Die sensomotorische Einlage kann und sollte im weiteren Verlauf ein wichtiger Teil der Therapie sein, weil sie nicht nur schmerzhafte, entzündete Areale durch entsprechende Bettung entlasten kann. Sie kann auch die Ursachen der Entzündung bekämpfen, indem sie neue Voraussetzungen für die Bewegung schafft.
Fuß aufrichten und Bewegung ermöglichen
Wenn man den Fuß isoliert betrachtet, zeigt sich häufig als Hauptursache für eine Plantarfasziitis der Absenkungsprozess des Fußes. Die einfache Darstellung (Abb. 1) zeigt die Überdehnung der Plantarfaszie beim Absenken des Fußes. Doch wer nur den Fuß isoliert betrachtet, übersieht, dass bei den meisten Patienten die dorsale Faszienkette zu kurz ist. Patienten mit diesem Beschwerdebild haben meistens auch Rückenprobleme aufgrund dieser Verkürzung.
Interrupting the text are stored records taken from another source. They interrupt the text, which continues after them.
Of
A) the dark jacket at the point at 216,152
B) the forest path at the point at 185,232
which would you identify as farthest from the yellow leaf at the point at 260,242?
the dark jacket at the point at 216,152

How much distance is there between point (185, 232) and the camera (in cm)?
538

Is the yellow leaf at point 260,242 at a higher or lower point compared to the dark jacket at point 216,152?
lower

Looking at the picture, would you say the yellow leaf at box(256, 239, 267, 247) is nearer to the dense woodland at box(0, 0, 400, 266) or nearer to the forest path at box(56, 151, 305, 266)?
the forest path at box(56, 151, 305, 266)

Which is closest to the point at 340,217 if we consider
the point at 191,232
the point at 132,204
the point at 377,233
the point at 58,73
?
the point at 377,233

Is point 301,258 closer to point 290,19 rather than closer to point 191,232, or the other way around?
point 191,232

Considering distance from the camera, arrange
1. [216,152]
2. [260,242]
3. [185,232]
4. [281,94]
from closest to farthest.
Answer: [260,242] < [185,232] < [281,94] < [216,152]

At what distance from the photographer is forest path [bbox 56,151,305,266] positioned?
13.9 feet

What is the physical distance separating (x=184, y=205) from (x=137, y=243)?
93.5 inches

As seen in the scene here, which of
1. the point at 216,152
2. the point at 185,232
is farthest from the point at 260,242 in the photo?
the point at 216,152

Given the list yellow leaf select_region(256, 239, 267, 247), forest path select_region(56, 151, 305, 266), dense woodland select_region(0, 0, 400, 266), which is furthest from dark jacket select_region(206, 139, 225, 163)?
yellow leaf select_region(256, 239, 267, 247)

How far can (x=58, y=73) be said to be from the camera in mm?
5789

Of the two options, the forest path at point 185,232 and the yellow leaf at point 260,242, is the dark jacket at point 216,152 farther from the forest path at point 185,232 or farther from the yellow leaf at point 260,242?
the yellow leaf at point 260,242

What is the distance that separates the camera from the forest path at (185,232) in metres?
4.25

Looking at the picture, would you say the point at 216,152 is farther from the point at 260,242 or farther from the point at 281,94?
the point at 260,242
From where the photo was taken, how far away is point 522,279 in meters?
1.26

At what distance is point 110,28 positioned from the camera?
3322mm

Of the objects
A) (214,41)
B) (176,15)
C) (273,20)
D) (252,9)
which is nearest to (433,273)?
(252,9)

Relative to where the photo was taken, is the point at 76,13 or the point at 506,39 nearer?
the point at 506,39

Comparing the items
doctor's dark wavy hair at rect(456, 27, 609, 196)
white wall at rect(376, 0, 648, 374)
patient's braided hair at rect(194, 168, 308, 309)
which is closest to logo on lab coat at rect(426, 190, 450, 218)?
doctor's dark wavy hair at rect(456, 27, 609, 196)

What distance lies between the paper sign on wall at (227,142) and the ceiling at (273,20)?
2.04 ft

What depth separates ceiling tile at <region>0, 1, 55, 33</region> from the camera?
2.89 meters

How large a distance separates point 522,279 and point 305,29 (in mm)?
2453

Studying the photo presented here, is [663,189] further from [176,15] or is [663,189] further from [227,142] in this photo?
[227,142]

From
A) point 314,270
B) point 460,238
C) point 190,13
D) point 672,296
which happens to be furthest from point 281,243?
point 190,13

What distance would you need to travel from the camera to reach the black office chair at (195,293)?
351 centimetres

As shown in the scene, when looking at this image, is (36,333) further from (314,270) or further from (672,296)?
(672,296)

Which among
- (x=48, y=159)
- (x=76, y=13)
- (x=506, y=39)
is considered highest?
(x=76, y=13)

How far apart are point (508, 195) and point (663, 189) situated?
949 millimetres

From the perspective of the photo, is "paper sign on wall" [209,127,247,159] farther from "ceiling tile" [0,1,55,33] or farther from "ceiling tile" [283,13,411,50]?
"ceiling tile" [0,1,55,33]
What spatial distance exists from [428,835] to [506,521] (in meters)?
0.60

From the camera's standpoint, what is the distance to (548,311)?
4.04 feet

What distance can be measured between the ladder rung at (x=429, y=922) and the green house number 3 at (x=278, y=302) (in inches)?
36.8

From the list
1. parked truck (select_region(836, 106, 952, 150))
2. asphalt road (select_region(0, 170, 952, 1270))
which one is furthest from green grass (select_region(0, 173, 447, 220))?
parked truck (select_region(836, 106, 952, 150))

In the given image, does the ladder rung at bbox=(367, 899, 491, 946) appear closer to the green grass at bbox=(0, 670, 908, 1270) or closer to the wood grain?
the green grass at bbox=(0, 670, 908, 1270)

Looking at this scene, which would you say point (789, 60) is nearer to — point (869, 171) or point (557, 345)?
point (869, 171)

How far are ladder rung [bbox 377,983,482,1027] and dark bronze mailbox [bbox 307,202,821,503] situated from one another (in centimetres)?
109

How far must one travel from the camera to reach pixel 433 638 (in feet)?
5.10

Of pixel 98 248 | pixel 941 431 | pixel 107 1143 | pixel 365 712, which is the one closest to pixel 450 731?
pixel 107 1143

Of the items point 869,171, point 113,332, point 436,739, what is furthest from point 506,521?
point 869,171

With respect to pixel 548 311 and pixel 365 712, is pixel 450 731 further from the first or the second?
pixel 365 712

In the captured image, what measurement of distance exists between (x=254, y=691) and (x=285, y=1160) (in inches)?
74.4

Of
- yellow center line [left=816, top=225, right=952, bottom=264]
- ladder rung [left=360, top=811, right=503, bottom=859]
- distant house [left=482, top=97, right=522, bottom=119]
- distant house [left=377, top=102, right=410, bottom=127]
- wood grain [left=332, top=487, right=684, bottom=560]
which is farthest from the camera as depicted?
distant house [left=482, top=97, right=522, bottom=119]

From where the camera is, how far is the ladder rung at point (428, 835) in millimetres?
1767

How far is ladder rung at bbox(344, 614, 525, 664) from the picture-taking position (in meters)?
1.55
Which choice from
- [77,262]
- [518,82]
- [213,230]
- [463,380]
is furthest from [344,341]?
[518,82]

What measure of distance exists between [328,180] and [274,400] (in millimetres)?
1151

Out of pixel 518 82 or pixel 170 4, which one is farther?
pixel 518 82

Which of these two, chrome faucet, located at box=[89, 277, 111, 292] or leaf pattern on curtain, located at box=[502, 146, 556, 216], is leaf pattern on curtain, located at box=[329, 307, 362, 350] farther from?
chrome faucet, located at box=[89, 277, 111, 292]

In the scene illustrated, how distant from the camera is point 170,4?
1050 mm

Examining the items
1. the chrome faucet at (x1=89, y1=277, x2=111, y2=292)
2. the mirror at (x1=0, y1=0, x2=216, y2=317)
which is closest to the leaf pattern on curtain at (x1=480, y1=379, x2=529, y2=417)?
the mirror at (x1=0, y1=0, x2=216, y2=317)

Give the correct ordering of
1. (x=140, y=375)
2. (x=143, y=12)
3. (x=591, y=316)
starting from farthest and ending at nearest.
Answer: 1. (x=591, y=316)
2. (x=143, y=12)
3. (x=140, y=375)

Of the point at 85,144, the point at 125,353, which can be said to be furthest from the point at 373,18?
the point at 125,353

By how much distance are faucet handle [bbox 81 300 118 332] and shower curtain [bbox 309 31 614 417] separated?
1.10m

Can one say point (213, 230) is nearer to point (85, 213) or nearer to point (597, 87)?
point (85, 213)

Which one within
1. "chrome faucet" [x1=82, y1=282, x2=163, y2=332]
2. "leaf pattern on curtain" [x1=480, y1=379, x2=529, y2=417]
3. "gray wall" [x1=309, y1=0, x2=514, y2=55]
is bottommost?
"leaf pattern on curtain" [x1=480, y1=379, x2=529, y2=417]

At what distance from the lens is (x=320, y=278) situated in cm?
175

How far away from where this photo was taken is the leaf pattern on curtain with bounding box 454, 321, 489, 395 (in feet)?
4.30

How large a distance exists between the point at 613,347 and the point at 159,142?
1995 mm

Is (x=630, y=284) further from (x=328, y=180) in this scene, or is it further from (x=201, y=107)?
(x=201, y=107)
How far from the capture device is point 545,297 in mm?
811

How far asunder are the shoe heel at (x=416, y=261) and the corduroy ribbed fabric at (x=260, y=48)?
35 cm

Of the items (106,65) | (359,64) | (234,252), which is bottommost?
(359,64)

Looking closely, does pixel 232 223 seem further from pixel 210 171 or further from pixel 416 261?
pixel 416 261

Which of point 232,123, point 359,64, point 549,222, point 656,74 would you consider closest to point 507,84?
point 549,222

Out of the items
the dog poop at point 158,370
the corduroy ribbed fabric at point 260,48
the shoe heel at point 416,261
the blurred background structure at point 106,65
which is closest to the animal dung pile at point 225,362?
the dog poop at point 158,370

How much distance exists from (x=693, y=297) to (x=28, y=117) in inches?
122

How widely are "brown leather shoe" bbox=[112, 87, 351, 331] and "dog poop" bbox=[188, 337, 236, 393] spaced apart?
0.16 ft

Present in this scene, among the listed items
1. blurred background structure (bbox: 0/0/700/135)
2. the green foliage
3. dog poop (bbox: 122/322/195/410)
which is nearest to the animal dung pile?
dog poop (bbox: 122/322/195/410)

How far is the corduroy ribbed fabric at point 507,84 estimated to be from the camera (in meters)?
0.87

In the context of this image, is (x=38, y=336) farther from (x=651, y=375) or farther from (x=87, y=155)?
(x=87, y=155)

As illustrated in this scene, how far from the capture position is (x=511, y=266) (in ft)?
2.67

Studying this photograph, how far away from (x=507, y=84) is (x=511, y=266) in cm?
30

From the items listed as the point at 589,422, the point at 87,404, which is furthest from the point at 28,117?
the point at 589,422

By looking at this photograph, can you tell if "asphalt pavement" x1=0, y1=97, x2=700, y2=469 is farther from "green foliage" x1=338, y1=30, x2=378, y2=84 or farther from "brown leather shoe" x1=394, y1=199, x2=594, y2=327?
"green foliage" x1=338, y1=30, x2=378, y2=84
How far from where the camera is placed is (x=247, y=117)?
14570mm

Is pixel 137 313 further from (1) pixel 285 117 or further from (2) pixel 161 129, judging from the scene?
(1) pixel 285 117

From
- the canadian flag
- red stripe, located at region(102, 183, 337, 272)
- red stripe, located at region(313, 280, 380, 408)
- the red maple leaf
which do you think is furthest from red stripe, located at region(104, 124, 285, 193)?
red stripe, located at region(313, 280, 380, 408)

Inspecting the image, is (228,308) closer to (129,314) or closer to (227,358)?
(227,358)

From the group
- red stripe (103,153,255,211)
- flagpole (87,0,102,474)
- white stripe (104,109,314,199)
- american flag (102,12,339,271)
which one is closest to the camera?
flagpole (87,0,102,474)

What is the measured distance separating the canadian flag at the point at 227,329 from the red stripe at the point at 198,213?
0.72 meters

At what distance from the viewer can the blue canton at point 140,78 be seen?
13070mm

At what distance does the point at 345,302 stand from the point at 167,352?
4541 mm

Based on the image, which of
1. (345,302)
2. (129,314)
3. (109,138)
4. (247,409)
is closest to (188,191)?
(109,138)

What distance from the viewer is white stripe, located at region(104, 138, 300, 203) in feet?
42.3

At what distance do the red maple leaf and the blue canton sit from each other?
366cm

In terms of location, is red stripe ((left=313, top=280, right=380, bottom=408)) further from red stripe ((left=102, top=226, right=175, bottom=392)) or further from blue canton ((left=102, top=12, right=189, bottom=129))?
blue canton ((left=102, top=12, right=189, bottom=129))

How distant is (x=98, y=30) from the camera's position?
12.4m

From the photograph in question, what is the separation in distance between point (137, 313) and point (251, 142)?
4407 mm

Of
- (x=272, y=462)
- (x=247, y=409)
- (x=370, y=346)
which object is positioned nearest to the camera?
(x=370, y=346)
In der nächsten einfachen Darstellung (Abb. 2) erkennt man den Fuß von plantar und wie sich die Stellung der Gelenke zueinander durch das Absinken des Fußes verändert. Die daraus resultierende mediale Überdehnung des Fußes führt zu einer Entzündung in diesem Bereich. In der Therapie gilt es, den Fuß wieder aufzurichten und so die Spannung aus der Plantarfaszie zu nehmen.
Die muskulären Anforderungen, um ein Aufrichten des Fußgewölbes zu sichern, sind dabei isoliert auf den Unterschenkel betrachtet wie folgt:
Der M. tibialis posterior arbeitet nicht genug zwischen Stand- und Abstoßphase. Der M. triceps surae arbeitet zu viel und zieht den Os calcaneus über die Achillessehne hinten hoch. Da der mediale Anteil des Längsspannungsbogens des Fußes höher ist als der laterale Anteil, kommt es zu einem medialen Absenken und Einknicken des Fußes und zu einer Überdehnung der Plantarfaszie.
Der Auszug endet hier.